Is there a standard alternative to sponge to pipe a file into itself?

Question

I frequently want to do something like this:

 cat file | command > file

(which obviously doesn't work). The only solution I've seen for this is sponge, i.e.

 cat file | command | sponge file

Unfortunately, sponge is not available to me (nor can I install it or any other package).

Is there a more standard quick way to do this without having to break it up every time into multiple commands (pipe to temp file, pipe back to original, delete temp file)? I tried tee for example, and it seems to work, but is it a consistent/safe solution?

If there were a more standard way, sponge wouldn't have had to exist. If you can't install a package, can you create the corresponding shell script to use? (x=$(mktemp); cat > "$x" ; mv "$x" "$1") — Michael Homer, Sep 24 '19 at 23:09
sponge is itself just creating a temporary file and moving it onto the original (and breaking hardlinks), so better be honest about it (like in @MichaelHomer's example), rather than hide the ugly truth under the rug, and pretend that it just does something magical ;-) An improvement imho to that would be (x=$(mktemp); cat >"$x" && mv "$x" "$1" || rm "$x"). — , Feb 05 '20 at 08:41

Kusalananda · Accepted Answer · 2020-02-05T10:26:58.227

A shell function replacing sponge:

mysponge () (
    append=false

    while getopts 'a' opt; do
        case $opt in
            a) append=true ;;
            *) echo error; exit 1
        esac
    done
    shift "$(( OPTIND - 1 ))"

    outfile=$1

    tmpfile=$(mktemp "$(dirname "$outfile")/tmp-sponge.XXXXXXXX") &&
    cat >"$tmpfile" &&
    if "$append"; then
        cat "$tmpfile" >>"$outfile"
    else
        if [ -f "$outfile" ]; then
            chmod --reference="$outfile" "$tmpfile"
        fi
        if [ -f "$outfile" ]; then
            mv "$tmpfile" "$outfile"
        elif [ -n "$outfile" ] && [ ! -e "$outfile" ]; then
            cat "$tmpfile" >"$outfile"
        else
            cat "$tmpfile"
        fi
    fi &&
    rm -f "$tmpfile"
)

This mysponge shell function passes all data available on standard input on to a temporary file.

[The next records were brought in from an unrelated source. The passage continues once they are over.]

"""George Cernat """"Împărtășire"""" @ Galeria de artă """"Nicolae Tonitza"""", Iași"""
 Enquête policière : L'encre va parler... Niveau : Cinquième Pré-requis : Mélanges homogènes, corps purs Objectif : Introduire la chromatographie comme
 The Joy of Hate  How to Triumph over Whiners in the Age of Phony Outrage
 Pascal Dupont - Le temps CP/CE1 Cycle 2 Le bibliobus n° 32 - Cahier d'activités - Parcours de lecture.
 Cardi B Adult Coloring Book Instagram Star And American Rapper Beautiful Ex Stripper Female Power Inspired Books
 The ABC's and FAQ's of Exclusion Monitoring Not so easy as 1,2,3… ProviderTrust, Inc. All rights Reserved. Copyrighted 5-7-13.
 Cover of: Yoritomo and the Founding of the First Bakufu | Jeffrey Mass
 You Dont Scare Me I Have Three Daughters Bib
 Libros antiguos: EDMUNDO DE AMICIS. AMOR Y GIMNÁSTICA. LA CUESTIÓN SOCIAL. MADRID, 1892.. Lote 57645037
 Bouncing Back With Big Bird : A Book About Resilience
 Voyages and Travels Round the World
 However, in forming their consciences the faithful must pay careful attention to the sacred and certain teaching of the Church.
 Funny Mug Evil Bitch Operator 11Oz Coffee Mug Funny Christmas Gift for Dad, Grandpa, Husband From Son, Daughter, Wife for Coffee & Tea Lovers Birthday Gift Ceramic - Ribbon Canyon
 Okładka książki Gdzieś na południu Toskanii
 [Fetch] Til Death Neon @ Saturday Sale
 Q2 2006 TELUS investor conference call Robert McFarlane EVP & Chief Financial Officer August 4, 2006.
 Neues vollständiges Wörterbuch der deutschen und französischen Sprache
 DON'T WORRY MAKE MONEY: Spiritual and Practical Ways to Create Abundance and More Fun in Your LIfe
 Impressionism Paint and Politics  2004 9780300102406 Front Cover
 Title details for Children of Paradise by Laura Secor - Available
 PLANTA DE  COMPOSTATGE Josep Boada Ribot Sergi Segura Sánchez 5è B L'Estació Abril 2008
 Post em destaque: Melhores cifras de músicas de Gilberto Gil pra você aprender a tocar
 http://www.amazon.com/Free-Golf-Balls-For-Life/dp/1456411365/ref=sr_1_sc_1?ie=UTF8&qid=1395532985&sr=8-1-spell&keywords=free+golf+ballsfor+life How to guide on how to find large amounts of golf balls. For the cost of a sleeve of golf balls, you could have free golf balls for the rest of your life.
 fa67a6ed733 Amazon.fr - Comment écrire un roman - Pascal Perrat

When all data has been redirected to the temporary file, the collected data is copied to the file named by the function's argument. If data is not to be appended to the file (i.e -a is not used), and if the given output filename refers to an existing regular file, if it does not exist, then this is done with mv (in the case that the file is an existing regular file, an attempt is made to transfer the file modes to the temporary file using GNU chmod first). If the output is to something that is not a regular file (a named pipe, standard output etc.), the data is outputted with cat.

If no file was given on the command line, the collected data is sent to standard output.

At the end, the temporary file is removed.

Each step in the function relies on the successful completion of the previous step. No attempt is made to remove the temporary file if one command fails (it may contain important data).

If the named file does not exist, then it will be created with the user's default permissions etc., and the data arriving from standard input will be written to it.

The mktemp utility is not standard, but it is commonly available.

The above function mimics the behaviour described in the manual for sponge from the moreutils package on Debian.

Using tee in place of sponge would not be a viable option. You say that you've tried it and it seemed to work for you. It may work and it may not. It relies on the timing of when the commands in the pipeline are started (they are started pretty much concurrently), and the size of the input data file.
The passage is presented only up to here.